In 1970, when Andrew Peacock’s then wife appeared in an advertisement for sheets, Peacock offered to resign. John Gorton, sensibly, told him to forget about it, despite crusty old timers claiming it was an outrage.
That was probably the height of the doctrine of ministerial responsibility in Australia. We’ve come a long way since then. The doctrine took a battering under Paul Keating, when not only was Graham Richardson restored to public office after the Marshall Islands affair, but Bob Collins declined to take the fall for the pay TV licence auction debacle, blaming his department.
John Howard promised to restore the idea that ministers were held to high standards of conduct, and watched with horror as he lost five frontbenchers in rapid succession. He more than made up for it afterward, with blatant misleading of Parliament, wilful ignorance, tolerance of corrupt conduct and blame-shifting to unaccountable ministerial staff becoming par for the course. To date, not a single person has been called to account for Australia’s biggest corruption scandal, AWB.

• • • •

Your objective: Can you write the next few paragraphs of the piece on ministerial responsibility in Australia, picking up after its final sentence? The data below comes from a separate source unrelated to the piece on ministerial responsibility.

Data section:
• • • •

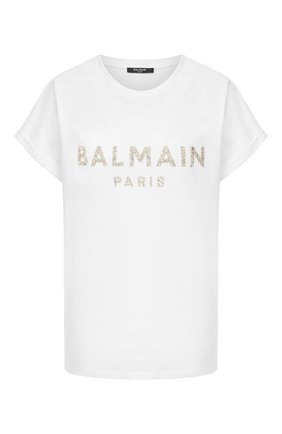 Женская футболка BALMAIN белого цвета по цене 43450 руб., арт. UF11351/I509 | Фото 1 Женская футболка BALMAIN белого цвета, арт. UF11351/I509 | Фото 1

• • • •

Task result:
This shift away from accountability has been paralleled in the language of management consultants in the last two decades. In seminars and three-day residential courses and executive love-ins across the public and private sectors, well-remunerated consultants have talked about how things go wrong not because people screw up but because of systemic faults, of cultures, of poor decision-making processes, of mistakes in resources management and allocation.
Kevin Rudd has yet to be put to the test Howard faced because he has maintained an iron discipline amongst his ministers. Only Joel Fitzgibbon has come close to touching the void and then because his own bureaucracy dumped him in it. If he’d been in the Fraser Government — unlikely, since he would have been about 14 — that would have been the end of him.
Rudd’s ministerial guidelines make it clear — as Howard’s did — that the issue of whether a minister stands aside or resigns because they have breached the guidelines is one for Rudd to decide. There are no clear-cut hanging offences in the guidelines. Even misleading of Parliament must merely be rectified as soon as practicable.
But the lack of accountability appears to have descended yet further, as if pulled by gravity. No-one in the Defence Department or in uniform resigned over the SAS pay debacle, despite an apparently blatant contravention of a Ministerial directive and the subsequent humiliation of the Minister.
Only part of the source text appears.